In 1985, about 2,300 pairs of nesting Common Eider (ssp. sedentaria) were recorded on these islands. At that time, this represented about 9.4% of the estimated population for the sedentaria subspecies that breeds and winters in Hudson and James Bay. However, the population of this subspecies is thought to have declined dramatically since then with some of the larger colonies experiencing as much as a 75% decline. A particularly cold winter in 1991-92 caused many of the traditional wintering areas (polynyas and ice-flow edges) to freeze over. A recent survey of the colony on the Koktac River Archipelago has not been completed to determine whether a similar decline has occurred.
Most of the nests recorded in 1985 were found on only 15% of the islands. These islands were not concentrated in any one area, but were scattered throughout the archipelago. About 10% of the nests were on the islands in the foreshore flats.
Many Common Eider colonies are in isolated locations where few birds nest. However, at the Koktac River Archipelgo about 160 Glaucous Gulls and Herring Gulls nest on the same islands as the eiders. Also, a large number Arctic Terns (870 pairs) nested there in 1985.
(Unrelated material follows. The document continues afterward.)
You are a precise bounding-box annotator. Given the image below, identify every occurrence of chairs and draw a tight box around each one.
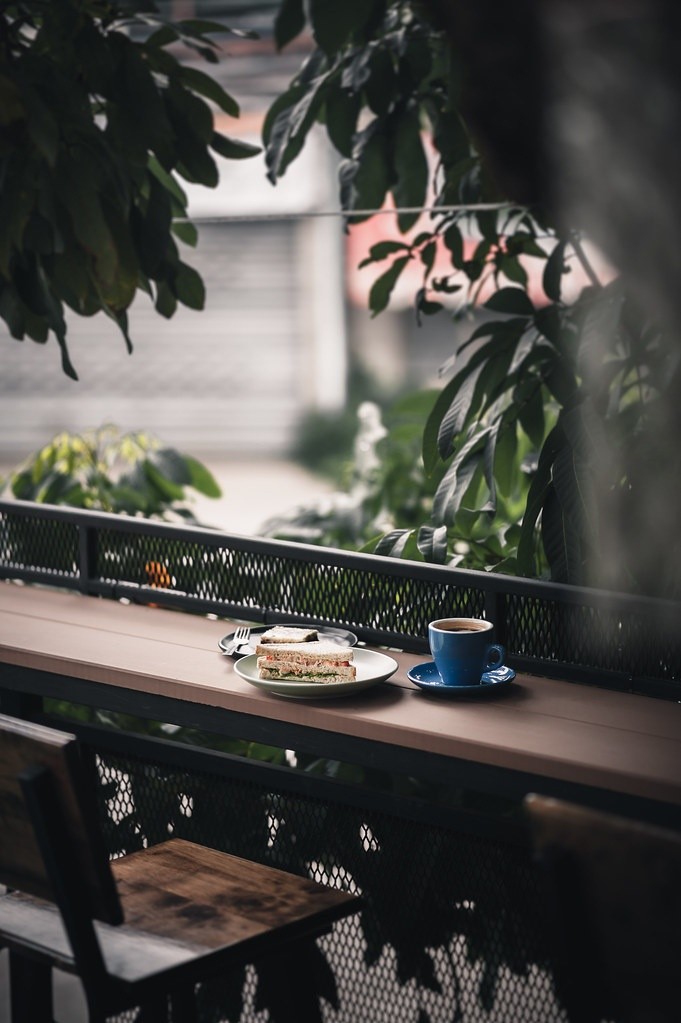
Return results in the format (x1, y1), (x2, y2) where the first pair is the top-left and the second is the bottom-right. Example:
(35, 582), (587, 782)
(0, 713), (363, 1023)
Conservation responses/actions for key biodiversity
The Koktac River Archipelago is quite isolated and as a result most threats are limited. Since nesting eiders are quite sensitive to disturbance, an increase in human activity such egg collecting or hunting, could be detrimental, but there doesn't seem to be any likelihood of this happening in the near future. The potential for oil or other hydrocarbon pollution exists, but in Hudson Bay, active offshore oil exploration has ceased and shipping traffic is minimal.